== Tasks to perform ==
- A) Which storage media does the holographic disc article say the company will submit in the coming years?
- B) Reproduce the holographic disc article from "The transfer data" to "storage) to 3D.", word for word.

== Selected passage ==

===

Japan's
Optware Corp announced a roadmap toward commercialization of of its Holographic Versatile Disc (HVD). Six companies are forming an
HVD Alliance to promote the technology. Optware claims the new technology will allow them to store up to 3.9 TeraBytes (about 4000 GB) of data on a single disk. In comparison, the modern DVDs hold about 4.7GB, and the upcoming (single layer)
Blu-Ray optical format can hold up to 25 GB.
HVD vs. DVD (courtesy: Physorg.com) As in CDs and DVDs, HVD uses a laser to store information on 12-centimeter discs. However, instead of storing data on 2D layers, beams of light
interfere with each other, creating
3D patterns
within the disc. The company says it will submit three storage media (200GB storage, 30GB credit-card-sized, and 100GB read-only) in the coming years. Their primary consumers might be the health industry/hospitals, whose requirements are set to
grow to 363 Peta-Bytes (1 PB = 1024 GB) by 2007.
The transfer data is at over 1 gigabit per second, or 40 times faster than a DVD. The
holographic technique also allows for a quieter storage device, with less moving parts, and less affected by RFI (
Radio Frequency Interference). In a sense, this technology is of a quantum jump in storage, which allows us to move from 1D (tapes), 2D (current magnetic/optical storage) to 3D.
Physics of Holography (Courtesy: IBM Almaden Research Center) In holographic storage, the interference pattern between a data beam (laser beam encoded with data) and a coherent (monochromatic) beam is stored on a photosensitive medium (photographic plate, crystal cube, etc.). When just the coherent beam is focussed towards the cube, the emitted light is a laser beam encoded with the data.

===

== Dataset excerpts ==
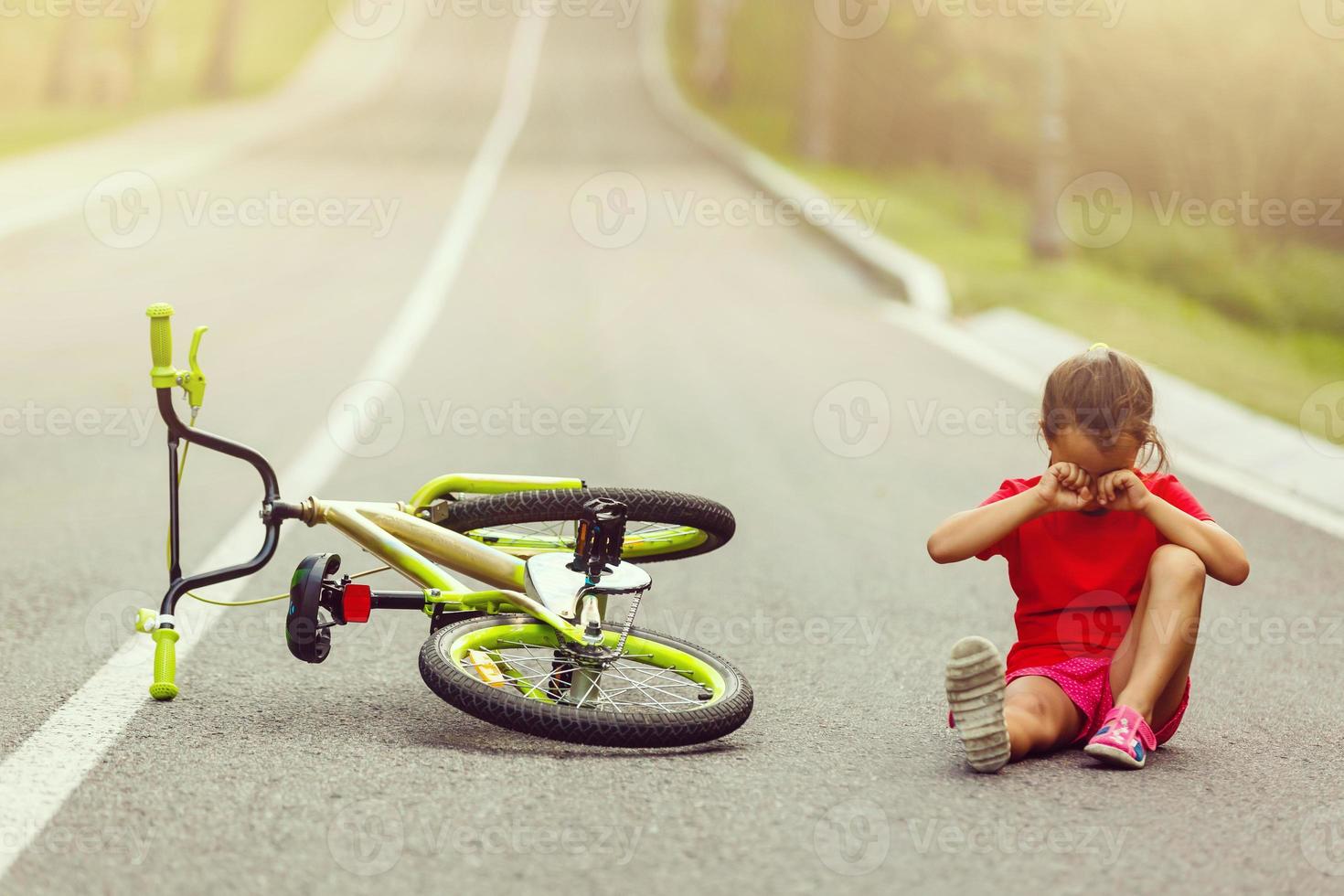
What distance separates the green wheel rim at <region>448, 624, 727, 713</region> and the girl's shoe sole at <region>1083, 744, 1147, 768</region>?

===

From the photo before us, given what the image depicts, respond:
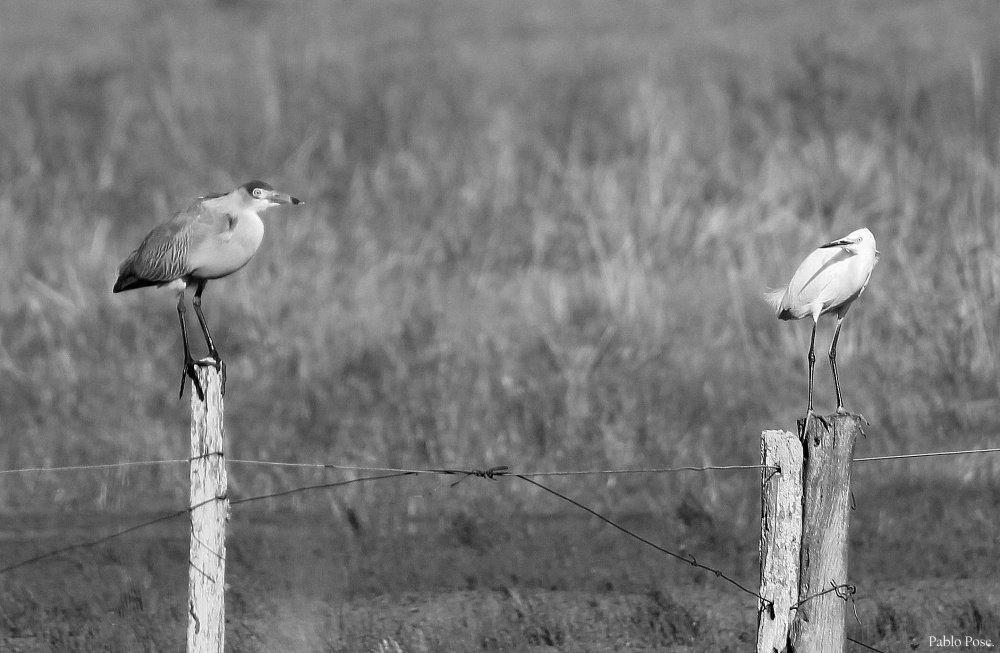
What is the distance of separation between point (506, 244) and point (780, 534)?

===

== Problem solutions ==
- A)
- 200GB storage
- 30GB credit-card-sized
- 100GB read-only

- B)
The transfer data is at over 1 gigabit per second, or 40 times faster than a DVD. The
holographic technique also allows for a quieter storage device, with less moving parts, and less affected by RFI (
Radio Frequency Interference). In a sense, this technology is of a quantum jump in storage, which allows us to move from 1D (tapes), 2D (current magnetic/optical storage) to 3D.